Reuters/Kim Kyung-Hoon
A glass ceiling.
By Jason Karaian
United KingdomPublished Last updated This article is more than 2 years old.

One in five board members at the UK’s 100 largest listed companies are women. This is “impressive” progress, according to a report published today by the British government. The share of female directors has roughly doubled over the past few years, spurred by a 2011 voluntary pledge by companies for women to hold 25% of board seats by 2015.

British officials are keen to avoid a hard quota on female board representation, like there is in Belgium, Iceland, Italy, France, the Netherlands, Norway, and Spain. The EU is also mulling a quota for all 28 member states, calling for women to comprise at least 40% of corporate directors by 2020, in line with most of the countries with quotas already in force.

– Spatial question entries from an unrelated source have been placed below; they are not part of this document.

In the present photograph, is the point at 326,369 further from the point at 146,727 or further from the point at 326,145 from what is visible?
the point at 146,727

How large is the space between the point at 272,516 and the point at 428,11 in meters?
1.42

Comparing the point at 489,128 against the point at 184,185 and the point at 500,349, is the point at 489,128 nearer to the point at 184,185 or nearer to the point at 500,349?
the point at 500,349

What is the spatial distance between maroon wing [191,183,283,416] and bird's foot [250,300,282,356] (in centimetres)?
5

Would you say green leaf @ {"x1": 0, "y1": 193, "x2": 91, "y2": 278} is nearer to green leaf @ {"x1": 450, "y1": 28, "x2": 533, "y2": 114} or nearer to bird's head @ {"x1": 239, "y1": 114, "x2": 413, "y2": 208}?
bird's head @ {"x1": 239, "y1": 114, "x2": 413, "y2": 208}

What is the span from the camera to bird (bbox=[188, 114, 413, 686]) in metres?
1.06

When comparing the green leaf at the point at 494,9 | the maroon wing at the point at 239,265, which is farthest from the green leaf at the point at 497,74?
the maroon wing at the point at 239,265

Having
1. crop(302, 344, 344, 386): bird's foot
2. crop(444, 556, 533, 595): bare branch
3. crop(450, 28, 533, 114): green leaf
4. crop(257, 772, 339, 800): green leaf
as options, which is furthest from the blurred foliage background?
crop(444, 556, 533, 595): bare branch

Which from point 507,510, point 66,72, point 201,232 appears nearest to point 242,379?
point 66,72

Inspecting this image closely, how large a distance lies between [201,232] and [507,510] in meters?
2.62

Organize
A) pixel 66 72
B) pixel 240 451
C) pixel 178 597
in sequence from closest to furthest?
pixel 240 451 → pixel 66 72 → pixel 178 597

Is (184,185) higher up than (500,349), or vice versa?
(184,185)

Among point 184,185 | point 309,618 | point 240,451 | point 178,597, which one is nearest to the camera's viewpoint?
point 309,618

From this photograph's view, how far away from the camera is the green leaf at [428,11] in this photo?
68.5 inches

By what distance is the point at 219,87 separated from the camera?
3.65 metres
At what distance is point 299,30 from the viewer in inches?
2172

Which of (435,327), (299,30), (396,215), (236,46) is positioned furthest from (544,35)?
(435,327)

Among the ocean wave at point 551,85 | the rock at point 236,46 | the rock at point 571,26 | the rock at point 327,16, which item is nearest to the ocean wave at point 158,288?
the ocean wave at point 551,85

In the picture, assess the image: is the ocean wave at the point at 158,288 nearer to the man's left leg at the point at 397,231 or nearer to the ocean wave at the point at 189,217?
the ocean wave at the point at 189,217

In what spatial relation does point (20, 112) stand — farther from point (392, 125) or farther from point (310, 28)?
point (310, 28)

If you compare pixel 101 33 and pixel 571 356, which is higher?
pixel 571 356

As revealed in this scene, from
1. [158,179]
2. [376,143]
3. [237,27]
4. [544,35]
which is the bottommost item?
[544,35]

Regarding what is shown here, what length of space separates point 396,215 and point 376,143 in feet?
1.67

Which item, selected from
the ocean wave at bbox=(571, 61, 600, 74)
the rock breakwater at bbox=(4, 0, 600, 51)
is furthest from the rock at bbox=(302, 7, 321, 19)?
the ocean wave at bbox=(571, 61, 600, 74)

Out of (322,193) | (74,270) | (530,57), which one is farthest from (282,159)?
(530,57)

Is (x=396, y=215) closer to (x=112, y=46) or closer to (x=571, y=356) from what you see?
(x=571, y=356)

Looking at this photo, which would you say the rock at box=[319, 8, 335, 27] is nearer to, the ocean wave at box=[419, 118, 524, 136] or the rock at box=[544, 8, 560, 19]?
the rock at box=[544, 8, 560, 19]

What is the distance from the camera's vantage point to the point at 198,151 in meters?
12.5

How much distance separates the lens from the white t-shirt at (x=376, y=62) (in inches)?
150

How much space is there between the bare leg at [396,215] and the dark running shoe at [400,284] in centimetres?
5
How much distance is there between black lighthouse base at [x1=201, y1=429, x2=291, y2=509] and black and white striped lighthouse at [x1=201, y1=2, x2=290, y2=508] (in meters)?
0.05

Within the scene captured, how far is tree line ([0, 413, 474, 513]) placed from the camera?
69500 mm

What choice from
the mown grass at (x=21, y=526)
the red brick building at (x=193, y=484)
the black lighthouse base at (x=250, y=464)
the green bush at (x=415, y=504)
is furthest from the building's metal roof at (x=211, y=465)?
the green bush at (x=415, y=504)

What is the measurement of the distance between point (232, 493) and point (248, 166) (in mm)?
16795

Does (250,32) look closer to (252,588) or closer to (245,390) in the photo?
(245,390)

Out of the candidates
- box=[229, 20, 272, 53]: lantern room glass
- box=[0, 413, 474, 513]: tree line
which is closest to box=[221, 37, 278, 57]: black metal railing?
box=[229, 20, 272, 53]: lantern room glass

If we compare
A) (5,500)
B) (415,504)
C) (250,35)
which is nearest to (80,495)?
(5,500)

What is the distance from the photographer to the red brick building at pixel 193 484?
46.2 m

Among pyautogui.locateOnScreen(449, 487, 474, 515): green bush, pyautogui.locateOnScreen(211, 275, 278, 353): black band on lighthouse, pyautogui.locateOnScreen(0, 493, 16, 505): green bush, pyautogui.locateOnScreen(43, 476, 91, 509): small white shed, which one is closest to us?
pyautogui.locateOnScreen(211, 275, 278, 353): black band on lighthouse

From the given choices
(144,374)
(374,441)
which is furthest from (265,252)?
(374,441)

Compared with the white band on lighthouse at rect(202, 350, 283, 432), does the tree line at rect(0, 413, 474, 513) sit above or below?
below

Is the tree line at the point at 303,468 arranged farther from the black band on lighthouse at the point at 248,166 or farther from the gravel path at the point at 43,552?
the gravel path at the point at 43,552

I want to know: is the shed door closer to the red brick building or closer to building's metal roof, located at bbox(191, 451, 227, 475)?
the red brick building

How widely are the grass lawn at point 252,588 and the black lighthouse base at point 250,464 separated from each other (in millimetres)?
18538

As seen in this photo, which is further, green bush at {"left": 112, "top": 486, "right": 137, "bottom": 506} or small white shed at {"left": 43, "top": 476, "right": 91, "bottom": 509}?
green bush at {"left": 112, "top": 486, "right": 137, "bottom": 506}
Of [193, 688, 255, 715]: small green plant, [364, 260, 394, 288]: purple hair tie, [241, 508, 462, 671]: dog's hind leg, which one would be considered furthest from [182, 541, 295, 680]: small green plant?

Although some executives and officials speak out against gender quotas, most claim that they’re not content with the gender-balance status quo. Studies generally show that more diverse boards boost corporate performance.

But while the experience and perspectives that women bring to male-dominated boardrooms is welcome, it’s mostly left to men to translate that advice into day-to-day action as members of the top executive team. It’s striking to note how the rise in female executives lags the rise in female directors. A quarter of non-executive directors at big British companies are women, but only 7% of executive directors, and a mere 4% of chief executives, are female.

A similar pattern plays out around the world. Addressing the British numbers, UK business secretary Vince Cable said that “more needs to be done” to boost the ranks of female executives. “These will be the CEOs of tomorrow, and businesses still aren’t tapping into the vast talent pool available to them,” he said.

Fairness isn’t the only reason to heed this advice. Research suggests that companies run by female chief executives are particularly innovative, which could be an incentive for boards to cast the net wider when they consider CEO succession plans.

The UK report notes a “particularly encouraging” relationship between gender diversity on boards and women in executive roles, but the numbers show that this link isn’t particularly strong. There may be more women than ever in the boardroom, but there remain very few female faces in the executive suite.